La coppia, allo stato attuale delle ricerche archivistiche effettuate da Antonio Contino e Salvatore Mantia, ebbe i seguenti figli: Pietro Angelo Antonino (b. 21 Maggio 1640, padrino il pittore monrealese Pietro Novelli, madrina soro Caterina Marchisi); Agata Anna Antonia (b. 5 Febbraio 1642, padrino il dottor Paolo Pizzuto, protomedico del Regno, madrina Agata Spatafora); Agata Anna (b. 23 Settembre 1643, padrino don Pietro Vanni, madrina soro Caterina Marchisi); Bartolomea Rosalia (b. 27 Agosto 1650, padrino don Marco Mancini Terzo marchese dell’Ogliastro, oggi Bolognetta, madrina Laura La Placa, mammana, cioè ostetrica); Agnese (b. 20 Aprile 1653, padrino Vincenzo Bonello, madrina soro Agnese Spatafora).

Nel 1654–55, Giuseppe Spatafora II junior dipinse due tele dall’impianto compositivo di tipo manieristico e dal marcato intento catechetico relativamente ai due episodi di martirio, che dovevano fare da pendent, per la cappella dei Santi Martiri, ubicata nella terza campata della navata destra, nella chiesa palermitana del Gesù detta di Casa Professa. Da notare che nel 1660 il sac. Francesco La Barbera, figlio di Vincenzo e nipote ex sorore del detto Spatafora, eseguì i disegni preparatori della decorazione lapidea della cappella, poi realizzata dallo scultore palermitano Francesco Scuto (cfr. M. C. Ruggieri Tricoli, Costruire Gerusalemme: il complesso gesuitico della Casa professa di Palermo dalla storia al museo, Lybra immagine, Milano 2001, 270 pp., in particolare,  p. 107).

ESTRATTO DEI DATI
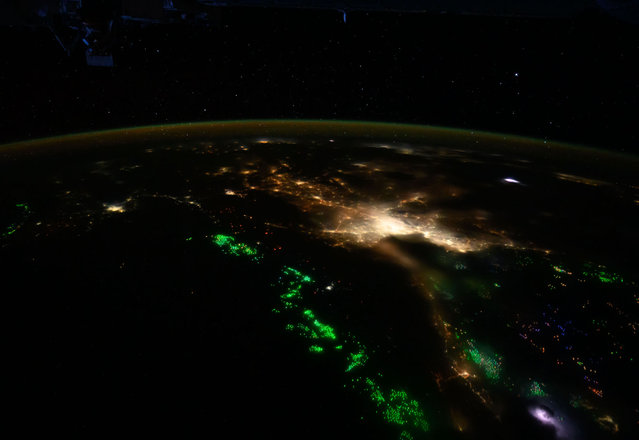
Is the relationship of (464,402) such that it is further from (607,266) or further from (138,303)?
(607,266)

DA SVOLGERE
Elenca, nell'ordine in cui compaiono nel brano da leggere, i nomi di tutti i figli attribuiti alla coppia.

RISPOSTA ALL'ESERCIZIO
Pietro Angelo Antonino; Agata Anna Antonia; Agata Anna; Bartolomea Rosalia; Agnese.